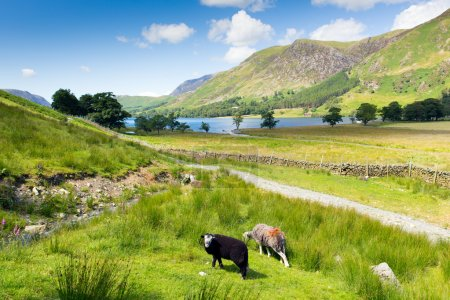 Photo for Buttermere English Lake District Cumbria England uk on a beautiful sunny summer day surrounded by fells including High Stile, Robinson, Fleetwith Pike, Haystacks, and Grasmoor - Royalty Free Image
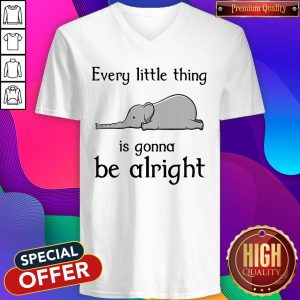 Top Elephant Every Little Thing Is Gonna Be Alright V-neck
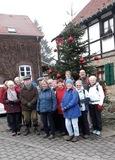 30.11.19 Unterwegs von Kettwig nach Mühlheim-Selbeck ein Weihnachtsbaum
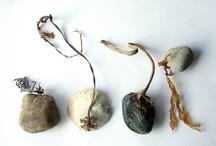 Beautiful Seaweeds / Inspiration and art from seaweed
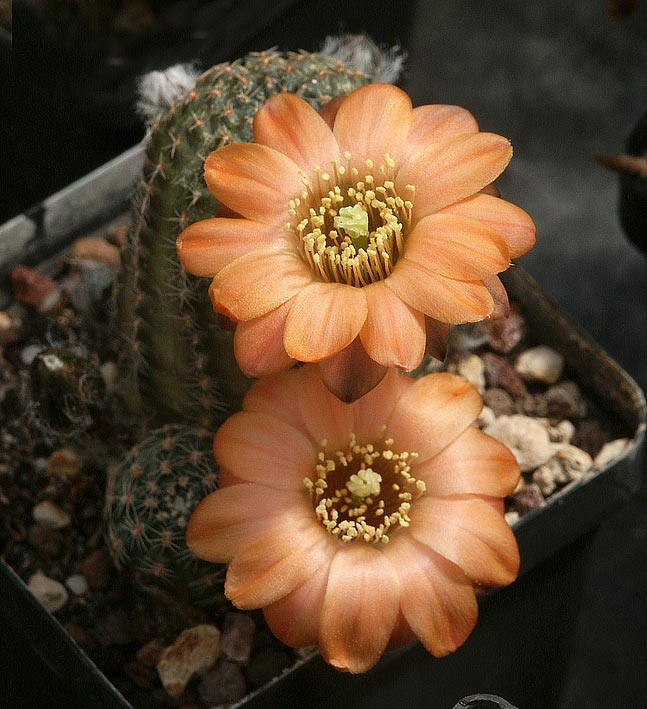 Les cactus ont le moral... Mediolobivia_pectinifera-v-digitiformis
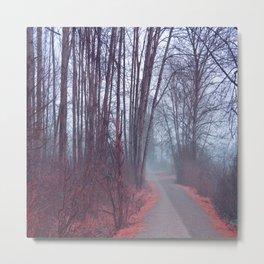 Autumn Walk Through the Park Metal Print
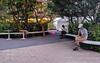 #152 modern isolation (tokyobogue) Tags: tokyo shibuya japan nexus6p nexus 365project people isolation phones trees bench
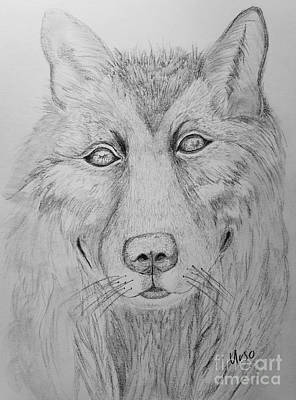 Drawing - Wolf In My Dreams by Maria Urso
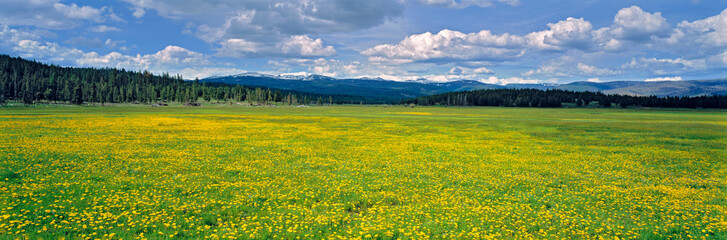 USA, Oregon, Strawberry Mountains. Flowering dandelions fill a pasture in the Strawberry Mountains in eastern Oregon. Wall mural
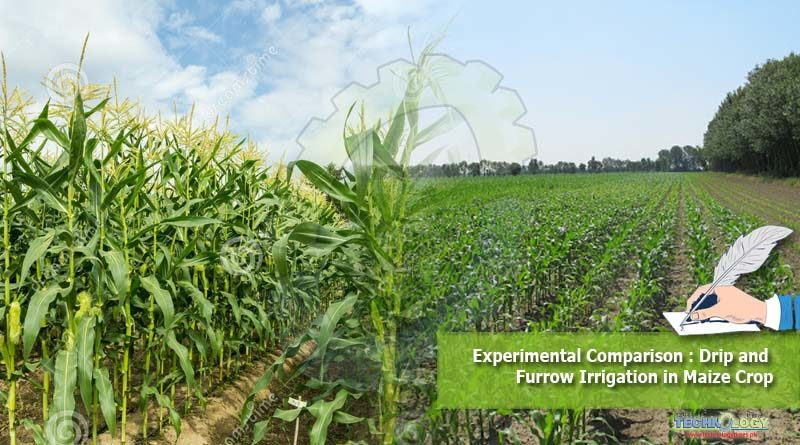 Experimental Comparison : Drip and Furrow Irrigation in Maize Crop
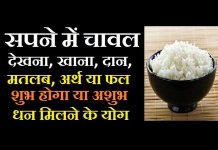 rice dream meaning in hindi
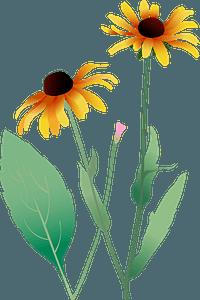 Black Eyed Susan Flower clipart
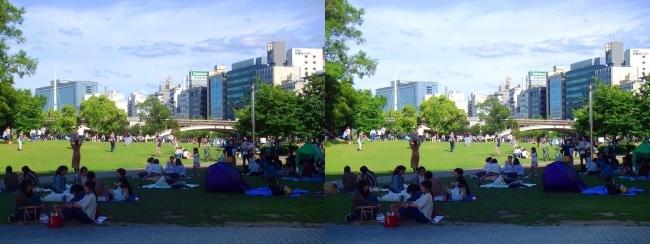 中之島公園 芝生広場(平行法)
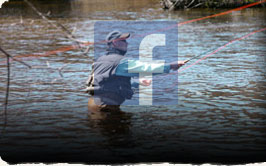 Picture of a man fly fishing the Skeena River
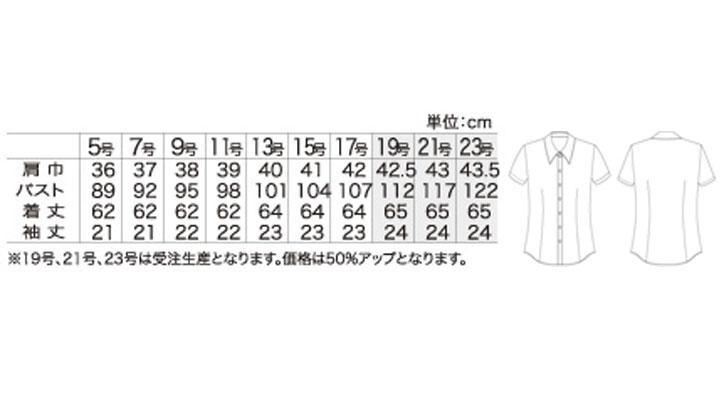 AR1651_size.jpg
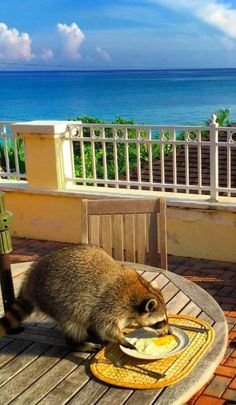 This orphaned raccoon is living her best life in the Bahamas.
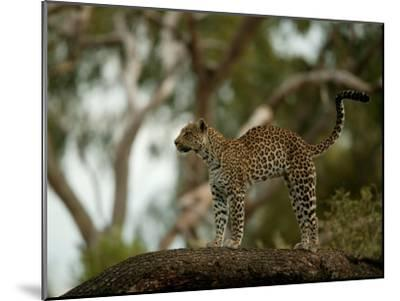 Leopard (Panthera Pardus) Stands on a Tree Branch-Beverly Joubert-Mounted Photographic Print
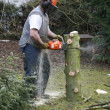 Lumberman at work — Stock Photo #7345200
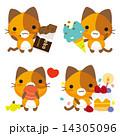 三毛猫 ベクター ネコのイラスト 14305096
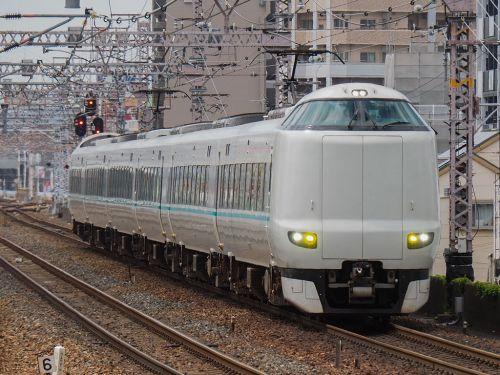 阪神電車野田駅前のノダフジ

* * *

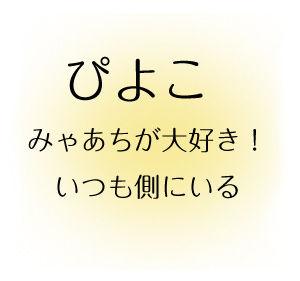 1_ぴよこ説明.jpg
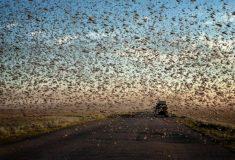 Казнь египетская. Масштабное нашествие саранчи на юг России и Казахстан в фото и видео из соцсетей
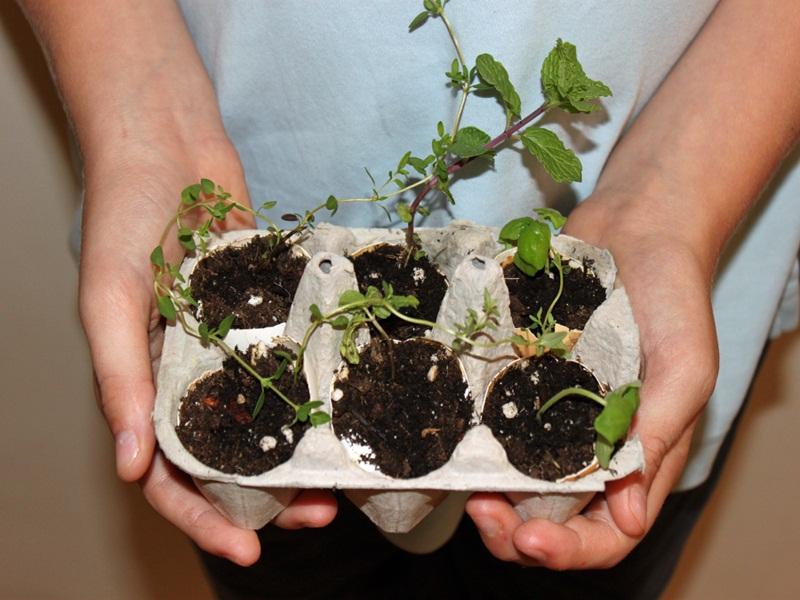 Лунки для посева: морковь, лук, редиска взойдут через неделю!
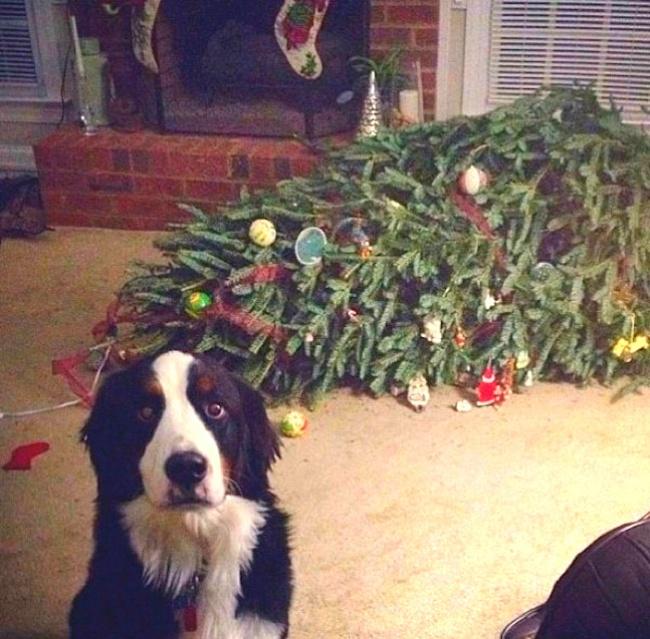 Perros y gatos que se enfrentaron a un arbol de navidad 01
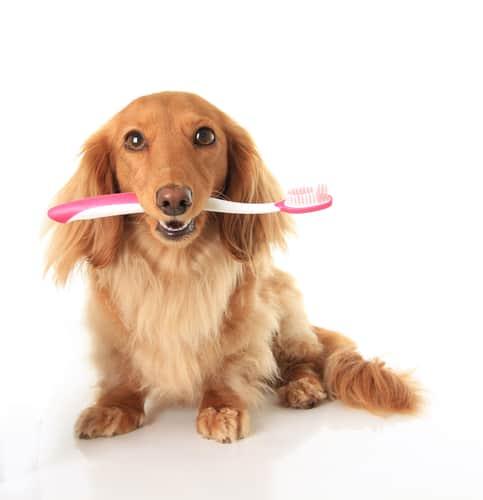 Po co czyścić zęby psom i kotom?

*Problem details:* Go to the line above holding "Photo for Buttermere", then copy exactly each line down to and including the one holding "阪神電車野田駅前のノダフジ", leaving pictures out.

*Solution below:*
 Photo for Buttermere English Lake District Cumbria England uk on a beautiful sunny summer day surrounded by fells including High Stile, Robinson, Fleetwith Pike, Haystacks, and Grasmoor - Royalty Free Image
 Top Elephant Every Little Thing Is Gonna Be Alright V-neck
 30.11.19 Unterwegs von Kettwig nach Mühlheim-Selbeck ein Weihnachtsbaum
 Beautiful Seaweeds / Inspiration and art from seaweed
 Les cactus ont le moral... Mediolobivia_pectinifera-v-digitiformis
 Autumn Walk Through the Park Metal Print
 #152 modern isolation (tokyobogue) Tags: tokyo shibuya japan nexus6p nexus 365project people isolation phones trees bench
 Drawing - Wolf In My Dreams by Maria Urso
 USA, Oregon, Strawberry Mountains. Flowering dandelions fill a pasture in the Strawberry Mountains in eastern Oregon. Wall mural
 Experimental Comparison : Drip and Furrow Irrigation in Maize Crop
 rice dream meaning in hindi
 Black Eyed Susan Flower clipart
 中之島公園 芝生広場(平行法)
 Picture of a man fly fishing the Skeena River
 AR1651_size.jpg
 This orphaned raccoon is living her best life in the Bahamas.
 Leopard (Panthera Pardus) Stands on a Tree Branch-Beverly Joubert-Mounted Photographic Print
 Lumberman at work — Stock Photo #7345200
 三毛猫 ベクター ネコのイラスト 14305096
 阪神電車野田駅前のノダフジ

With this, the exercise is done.